Although precise regulation of the
crystalline structures of metal
oxides is an effective method to improve their antibacterial activities,
the corresponding mechanisms involved in this process are still unclear.
In this study, three kinds of cuprous oxide (Cu2O) samples
with different structures of cubes, octahedra, and rhombic dodecahedra
(c-Cu2O, o-Cu2O, and r-Cu2O) have
been successfully synthesized and their antibacterial activities are
compared.

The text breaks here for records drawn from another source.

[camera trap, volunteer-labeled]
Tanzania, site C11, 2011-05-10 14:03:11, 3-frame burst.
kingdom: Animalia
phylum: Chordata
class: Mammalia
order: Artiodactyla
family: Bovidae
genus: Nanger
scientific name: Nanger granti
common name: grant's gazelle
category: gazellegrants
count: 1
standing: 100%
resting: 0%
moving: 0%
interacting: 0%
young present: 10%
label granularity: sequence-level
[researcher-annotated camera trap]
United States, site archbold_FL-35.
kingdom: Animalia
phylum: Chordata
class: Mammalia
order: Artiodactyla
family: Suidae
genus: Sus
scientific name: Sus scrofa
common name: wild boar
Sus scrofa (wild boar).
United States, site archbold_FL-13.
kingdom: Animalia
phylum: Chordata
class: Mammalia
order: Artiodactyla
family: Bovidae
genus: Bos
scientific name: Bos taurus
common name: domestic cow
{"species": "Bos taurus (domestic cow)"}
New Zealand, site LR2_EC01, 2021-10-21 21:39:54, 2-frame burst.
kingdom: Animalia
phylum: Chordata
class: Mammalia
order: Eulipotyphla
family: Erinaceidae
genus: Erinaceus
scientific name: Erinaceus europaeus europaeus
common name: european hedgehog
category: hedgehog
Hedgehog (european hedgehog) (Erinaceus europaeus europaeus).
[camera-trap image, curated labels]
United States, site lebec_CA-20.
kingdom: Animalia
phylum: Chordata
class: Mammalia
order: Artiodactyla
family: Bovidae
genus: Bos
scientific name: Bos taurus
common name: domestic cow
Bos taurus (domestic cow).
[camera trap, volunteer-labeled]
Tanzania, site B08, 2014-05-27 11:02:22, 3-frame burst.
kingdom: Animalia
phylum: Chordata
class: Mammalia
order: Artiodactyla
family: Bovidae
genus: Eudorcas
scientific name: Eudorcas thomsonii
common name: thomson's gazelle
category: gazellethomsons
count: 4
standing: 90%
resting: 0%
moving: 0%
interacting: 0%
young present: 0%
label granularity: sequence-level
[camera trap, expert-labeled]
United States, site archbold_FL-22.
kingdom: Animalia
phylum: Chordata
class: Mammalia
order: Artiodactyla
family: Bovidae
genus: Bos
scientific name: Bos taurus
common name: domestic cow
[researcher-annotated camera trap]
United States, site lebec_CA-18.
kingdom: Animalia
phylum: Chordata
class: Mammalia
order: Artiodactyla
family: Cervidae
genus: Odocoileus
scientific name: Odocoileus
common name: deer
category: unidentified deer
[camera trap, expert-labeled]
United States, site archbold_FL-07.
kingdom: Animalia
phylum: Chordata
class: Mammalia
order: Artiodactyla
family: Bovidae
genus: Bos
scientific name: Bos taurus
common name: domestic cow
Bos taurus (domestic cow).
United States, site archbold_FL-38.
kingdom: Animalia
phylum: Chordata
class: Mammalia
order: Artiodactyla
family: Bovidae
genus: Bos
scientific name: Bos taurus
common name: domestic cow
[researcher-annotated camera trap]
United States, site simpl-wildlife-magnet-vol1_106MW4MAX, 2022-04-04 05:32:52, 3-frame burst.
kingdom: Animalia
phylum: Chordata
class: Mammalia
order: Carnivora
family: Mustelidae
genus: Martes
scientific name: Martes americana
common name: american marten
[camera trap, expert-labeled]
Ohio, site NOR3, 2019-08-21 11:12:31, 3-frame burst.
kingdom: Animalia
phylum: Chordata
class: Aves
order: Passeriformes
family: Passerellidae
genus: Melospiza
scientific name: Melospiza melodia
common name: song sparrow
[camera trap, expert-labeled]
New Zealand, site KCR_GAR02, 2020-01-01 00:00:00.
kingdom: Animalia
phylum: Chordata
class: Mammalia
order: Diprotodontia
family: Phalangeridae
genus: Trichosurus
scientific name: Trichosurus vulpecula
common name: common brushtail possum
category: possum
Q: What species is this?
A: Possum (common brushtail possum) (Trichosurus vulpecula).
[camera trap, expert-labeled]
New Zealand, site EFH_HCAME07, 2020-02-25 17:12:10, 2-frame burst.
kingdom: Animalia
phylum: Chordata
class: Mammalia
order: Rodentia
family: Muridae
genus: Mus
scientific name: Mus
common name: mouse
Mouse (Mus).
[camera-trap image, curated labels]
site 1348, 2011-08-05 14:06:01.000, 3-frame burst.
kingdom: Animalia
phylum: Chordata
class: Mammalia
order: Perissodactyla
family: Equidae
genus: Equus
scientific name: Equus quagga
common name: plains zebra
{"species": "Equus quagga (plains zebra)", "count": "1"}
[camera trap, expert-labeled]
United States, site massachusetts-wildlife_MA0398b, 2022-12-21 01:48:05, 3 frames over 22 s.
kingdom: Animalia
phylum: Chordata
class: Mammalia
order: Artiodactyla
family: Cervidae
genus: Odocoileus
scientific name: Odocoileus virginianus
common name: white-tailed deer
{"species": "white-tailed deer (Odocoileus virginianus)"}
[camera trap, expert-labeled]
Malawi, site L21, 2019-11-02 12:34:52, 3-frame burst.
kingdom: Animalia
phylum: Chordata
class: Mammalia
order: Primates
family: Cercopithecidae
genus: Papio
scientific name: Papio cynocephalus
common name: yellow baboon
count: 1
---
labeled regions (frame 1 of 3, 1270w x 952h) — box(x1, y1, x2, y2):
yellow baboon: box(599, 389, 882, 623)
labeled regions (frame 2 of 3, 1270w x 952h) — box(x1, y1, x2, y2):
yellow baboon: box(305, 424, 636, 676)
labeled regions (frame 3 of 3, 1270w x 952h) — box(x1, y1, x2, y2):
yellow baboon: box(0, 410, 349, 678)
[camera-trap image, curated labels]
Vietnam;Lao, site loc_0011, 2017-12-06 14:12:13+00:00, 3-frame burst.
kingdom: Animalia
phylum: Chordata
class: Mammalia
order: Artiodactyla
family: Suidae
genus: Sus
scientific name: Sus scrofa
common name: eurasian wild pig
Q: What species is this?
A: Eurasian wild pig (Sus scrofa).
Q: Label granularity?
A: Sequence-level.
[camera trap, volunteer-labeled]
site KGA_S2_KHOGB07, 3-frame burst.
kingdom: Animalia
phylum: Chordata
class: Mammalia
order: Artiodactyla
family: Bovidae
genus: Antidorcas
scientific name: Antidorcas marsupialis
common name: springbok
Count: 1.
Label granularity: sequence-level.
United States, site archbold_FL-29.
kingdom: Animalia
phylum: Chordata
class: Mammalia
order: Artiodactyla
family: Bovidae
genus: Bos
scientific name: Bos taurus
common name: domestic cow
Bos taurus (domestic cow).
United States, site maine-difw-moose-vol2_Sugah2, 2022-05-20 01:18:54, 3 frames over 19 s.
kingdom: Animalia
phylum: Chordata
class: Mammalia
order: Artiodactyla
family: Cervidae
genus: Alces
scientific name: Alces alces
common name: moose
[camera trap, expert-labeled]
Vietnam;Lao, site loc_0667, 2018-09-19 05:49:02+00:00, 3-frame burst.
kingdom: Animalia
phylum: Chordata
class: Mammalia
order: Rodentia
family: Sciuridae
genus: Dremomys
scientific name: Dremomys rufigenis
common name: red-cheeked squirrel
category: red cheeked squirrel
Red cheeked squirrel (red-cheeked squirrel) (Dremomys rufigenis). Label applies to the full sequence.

The antibacterial activities follow the order of r-Cu2O > o-Cu2O > c-Cu2O, revealing
the significant
dependence of the antibacterial activities on the crystalline structures
of Cu2O. Quenching experiments, as well as the NBT and
DPD experiments indicate that CuIIOO• superoxo and CuIIOOH peroxo,
instead of •OH, O2
•–, and
H2O2, are the primary oxidizing species in the
oxidative damage to E. coli. Raman
analysis further confirms the presence of both CuIIOO• superoxo and CuIIOOH peroxo on the surface of r-Cu2O. On the other
hand, the NCP experiment reveals that Cu+, instead of Cu2+, also contributes to the antibacterial process. This study
provides new insight into the antibacterial mechanisms of Cu2O.